# Aim of the exercise
Copy task, pictures excluded: set down exactly the lines from the one containing "Η εφηβεία (2 τόμοι)" to the end of the data below.

# Input for this task

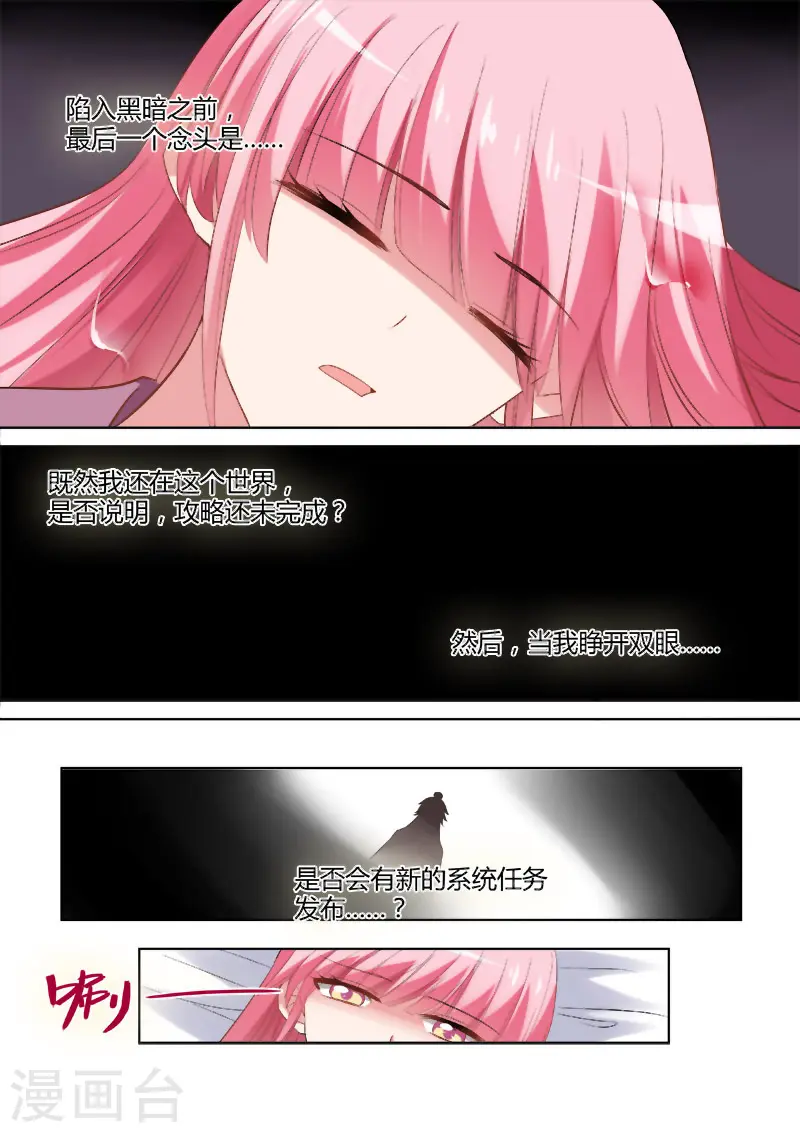 第84话 攻略太子？ 第6页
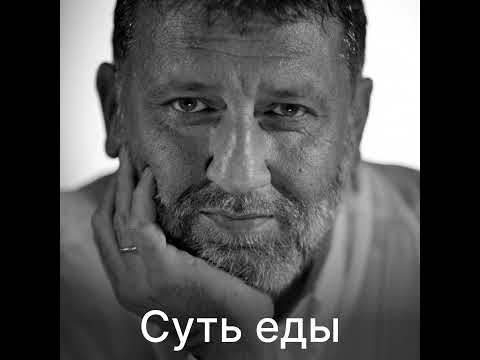 Девяностая история: про происхождение обеда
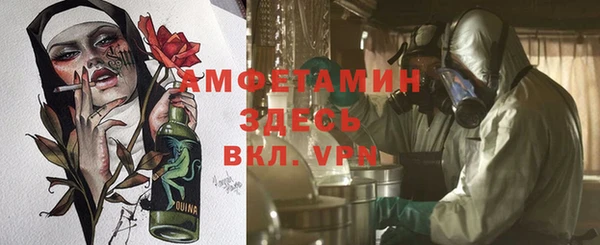 мефедрон Богородицк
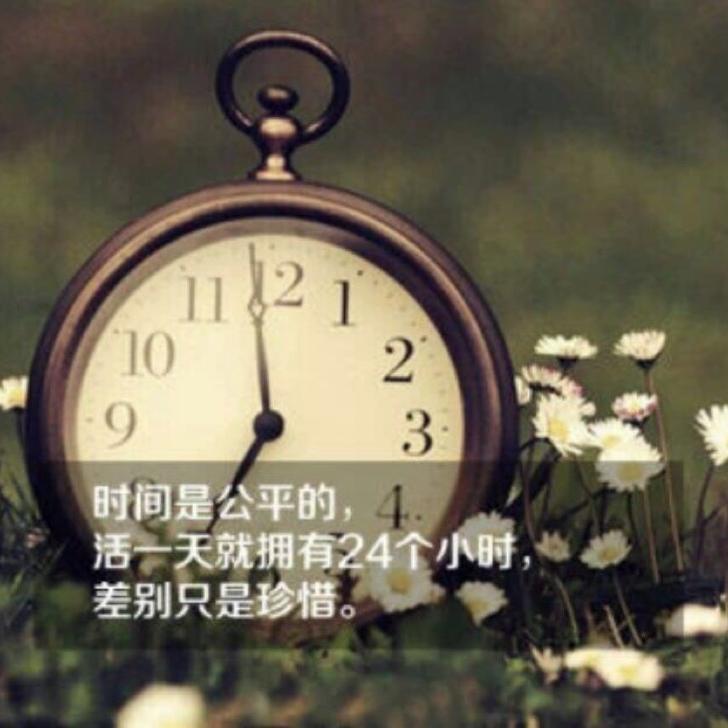 影子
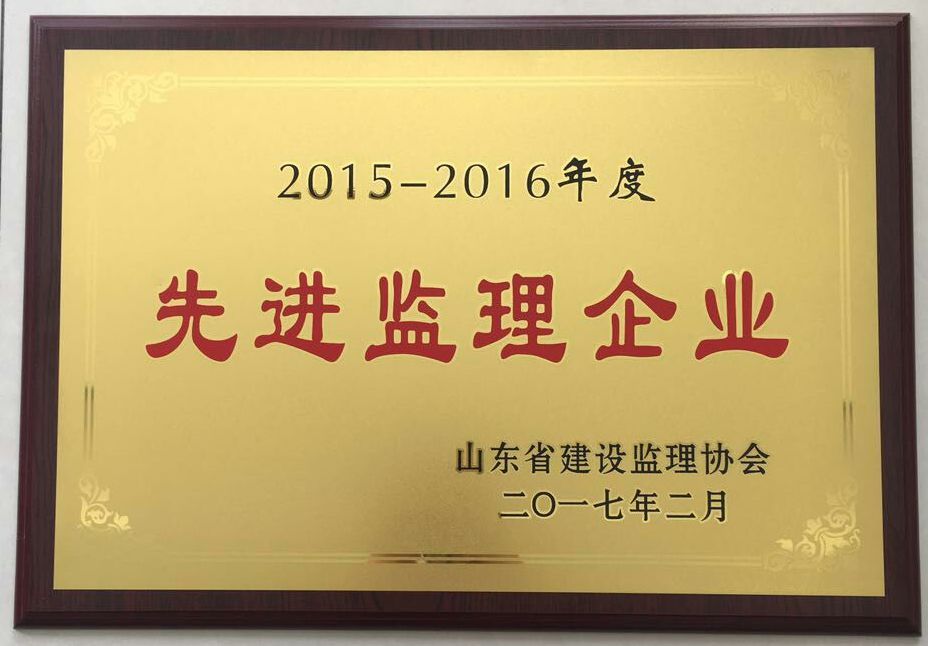 熱烈祝賀公司榮獲“山東省2015-2016年度先進監理企業”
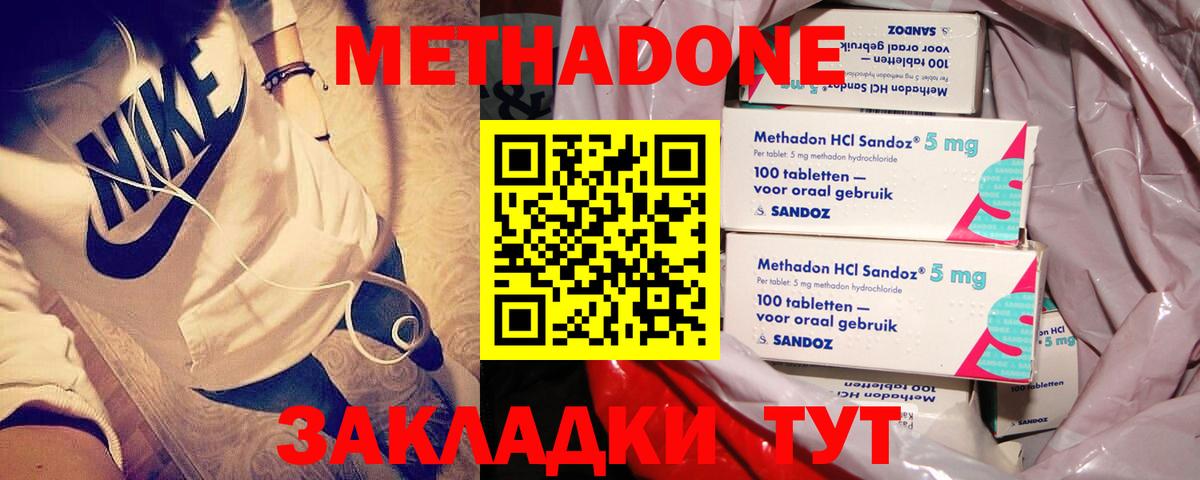 Метадон белоснежный  Вход с VPN  МЕТАДОН methadone  Мытищи 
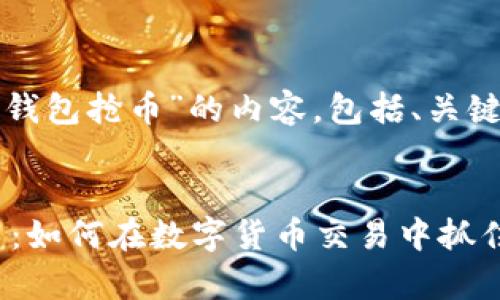 好的，下面是关于“以太坊链钱包抢币”的内容，包括、关键词、详细介绍以及相关问题。

优质
深入解析以太坊链钱包抢币：如何在数字货币交易中抓住机会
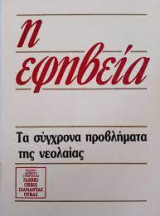 Η εφηβεία (2 τόμοι)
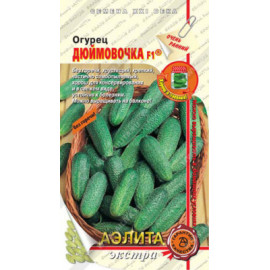 Семена Огурец Дюймовочка 10шт Аэлита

# Result for this exercise
 Η εφηβεία (2 τόμοι)
 Семена Огурец Дюймовочка 10шт Аэлита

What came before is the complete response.